I pretty faithfully followed the code found at MachineLearningCollection/transformer_from_scratch.py at master · aladdinpersson/MachineLearningCollection · GitHub
I even wrote a little training function for it.
import torch.optim as optim
device= torch.device("cuda" if torch.cuda.is_available() else "cpu")
src= torch.tensor([[1,2,3,4,5,0],[3,4,5,6,7,8]]).to(device)
trg=torch.tensor([[6,7,8,9,10,11],[8,9,10,11,12,13]]).to(device)
model=Transformer(src_vocab_size=14, trg_vocab_size=14, src_pad_idx=0, trg_pad_idx=0).to(device)
opt=torch.optim.SGD(model.parameters(), lr=0.01)
loss_fn=nn.functional.cross_entropy
def train_model(epochs=501):
total_loss=0
train_loss_list, validation_loss_list = [], []
for e in range(epochs):
model.train()
pred=model(src, trg)
if e%50==0:
print(""*25, f"Epoch {e + 1}",""*25)
print(pred.shape)
print(torch.argmax(pred,dim=2))
print(trg)
loss=loss_fn(pred, torch.nn.functional.one_hot(trg, num_classes=14).type(torch.FloatTensor))
opt.zero_grad()
loss.backward()
opt.step()
total_loss += loss.detach().item()/(e+1)
train_loss_list += [total_loss]
if e%50==0: print(f"Training loss: {total_loss:.4f}")
print('...')
return train_loss_list
print(model)
train_loss_list = train_model()
After 400 or so epochs, it actually predicts the right target sequence given the source!
What I am asking you is,

Did I actually implement this training function correctly? Is my model learning or do I have data leakage? I’m pretty sure my loss is being calculated incorrectly, so if you have any tips on that too, that’d be great.

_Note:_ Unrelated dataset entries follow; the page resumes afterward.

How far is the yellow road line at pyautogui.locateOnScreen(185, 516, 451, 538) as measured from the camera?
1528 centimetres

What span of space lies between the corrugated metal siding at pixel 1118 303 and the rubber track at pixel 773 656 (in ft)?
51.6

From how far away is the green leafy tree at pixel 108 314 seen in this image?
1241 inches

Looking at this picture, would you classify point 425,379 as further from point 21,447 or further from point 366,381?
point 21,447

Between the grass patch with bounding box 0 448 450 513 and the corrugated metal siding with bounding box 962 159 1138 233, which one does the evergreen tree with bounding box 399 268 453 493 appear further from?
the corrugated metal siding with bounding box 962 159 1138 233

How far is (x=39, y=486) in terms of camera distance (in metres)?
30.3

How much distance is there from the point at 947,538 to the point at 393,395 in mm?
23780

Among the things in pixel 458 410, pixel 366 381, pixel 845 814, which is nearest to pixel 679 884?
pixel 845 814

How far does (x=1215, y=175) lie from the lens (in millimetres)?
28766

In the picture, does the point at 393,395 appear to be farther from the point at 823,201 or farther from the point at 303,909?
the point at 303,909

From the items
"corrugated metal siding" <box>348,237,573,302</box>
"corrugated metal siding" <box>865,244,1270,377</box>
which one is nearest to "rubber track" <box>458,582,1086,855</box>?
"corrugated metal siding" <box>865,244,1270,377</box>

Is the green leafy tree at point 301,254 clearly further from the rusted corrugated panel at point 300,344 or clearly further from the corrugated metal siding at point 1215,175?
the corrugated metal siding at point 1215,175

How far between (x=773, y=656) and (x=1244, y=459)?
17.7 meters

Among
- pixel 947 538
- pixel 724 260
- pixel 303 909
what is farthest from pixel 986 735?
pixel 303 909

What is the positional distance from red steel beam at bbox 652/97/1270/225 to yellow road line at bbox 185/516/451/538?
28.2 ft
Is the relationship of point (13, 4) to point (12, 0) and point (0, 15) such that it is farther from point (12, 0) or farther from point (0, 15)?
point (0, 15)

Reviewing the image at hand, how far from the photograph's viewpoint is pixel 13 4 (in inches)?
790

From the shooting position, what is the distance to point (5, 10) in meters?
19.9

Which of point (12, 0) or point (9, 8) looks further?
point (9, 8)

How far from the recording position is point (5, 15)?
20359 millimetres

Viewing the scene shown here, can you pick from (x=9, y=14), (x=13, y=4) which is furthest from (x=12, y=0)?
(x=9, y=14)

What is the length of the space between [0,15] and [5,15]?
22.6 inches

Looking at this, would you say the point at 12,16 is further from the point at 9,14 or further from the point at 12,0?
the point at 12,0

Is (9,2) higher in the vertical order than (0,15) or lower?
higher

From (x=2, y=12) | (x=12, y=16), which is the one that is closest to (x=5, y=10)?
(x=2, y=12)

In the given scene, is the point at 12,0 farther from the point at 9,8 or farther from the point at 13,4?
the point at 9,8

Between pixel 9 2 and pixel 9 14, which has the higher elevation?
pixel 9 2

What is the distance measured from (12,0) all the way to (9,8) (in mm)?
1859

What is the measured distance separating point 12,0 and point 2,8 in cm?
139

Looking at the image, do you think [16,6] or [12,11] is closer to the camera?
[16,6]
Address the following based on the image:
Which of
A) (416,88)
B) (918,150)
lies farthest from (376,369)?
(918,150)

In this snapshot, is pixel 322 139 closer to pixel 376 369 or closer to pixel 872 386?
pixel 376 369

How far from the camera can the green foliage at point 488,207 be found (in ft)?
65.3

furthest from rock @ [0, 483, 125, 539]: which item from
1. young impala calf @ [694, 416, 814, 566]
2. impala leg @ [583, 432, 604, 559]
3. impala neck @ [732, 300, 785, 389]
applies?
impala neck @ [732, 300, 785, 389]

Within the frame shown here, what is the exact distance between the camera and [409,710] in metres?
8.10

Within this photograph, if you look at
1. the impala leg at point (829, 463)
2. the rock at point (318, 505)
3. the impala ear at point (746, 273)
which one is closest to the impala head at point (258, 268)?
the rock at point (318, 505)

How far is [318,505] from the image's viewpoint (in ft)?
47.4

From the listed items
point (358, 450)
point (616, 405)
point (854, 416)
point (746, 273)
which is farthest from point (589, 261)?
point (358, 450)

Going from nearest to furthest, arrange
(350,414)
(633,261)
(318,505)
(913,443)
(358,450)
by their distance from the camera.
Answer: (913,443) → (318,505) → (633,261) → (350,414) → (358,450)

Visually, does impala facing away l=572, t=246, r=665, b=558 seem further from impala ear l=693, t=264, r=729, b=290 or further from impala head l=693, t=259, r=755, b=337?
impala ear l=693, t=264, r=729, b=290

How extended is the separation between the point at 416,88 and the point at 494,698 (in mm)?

How do I test this function on data it hasn’t seen? For example, the sequence [2,3,4,5,6,7] should predict [7,8,9,10,11,12], but I don’t know how to run the model with only inputs (it calls for src and trg).
Your guidance is really appreciated. I’m looking to take this transformer and generate song lyrics with it.